Selected extract =>
-- start --

# Closure on Mt Diablo South Gate



## mildred (Nov 11, 2005)

I tried to ride up Mt Diablo today (Friday). Rode out from Oakland, but found the Mt Diablo Scenic road closed and fenced off (before you get to South Gate). The construction workers said that any bikes trying to ride up would be ticketed. And they said one guy was injured on that road today and had to be taken out in a helicopter.

I believe the only way up is via North Gate. Just wanted to save others the trip. 

Any others know how long this will be going on?


----------



## MSH (Jul 16, 2006)

closed weekdays only through next Friday 9/19 I believe

MSH


----------



## rcjunkie3000 (Sep 5, 2009)

Will the pot holes in the South Gate entrance ever get repaired?


----------



## chuckice (Aug 25, 2004)

rcjunkie3000 said:


> Will the pot holes in the South Gate entrance ever get repaired?


Great question...I can't believe the Diablo Challenge with that many people is going to roll over that mess.

-- end --

Source excerpt =>

-- start --

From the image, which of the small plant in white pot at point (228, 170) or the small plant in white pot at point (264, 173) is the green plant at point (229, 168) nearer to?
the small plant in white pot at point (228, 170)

-- end --

Aim =>
From the forum thread on the Mt Diablo South Gate closure above, extract everything from "I tried to ride" down to "be going on?", copied verbatim.

Full solution =>
I tried to ride up Mt Diablo today (Friday). Rode out from Oakland, but found the Mt Diablo Scenic road closed and fenced off (before you get to South Gate). The construction workers said that any bikes trying to ride up would be ticketed. And they said one guy was injured on that road today and had to be taken out in a helicopter.

I believe the only way up is via North Gate. Just wanted to save others the trip. 

Any others know how long this will be going on?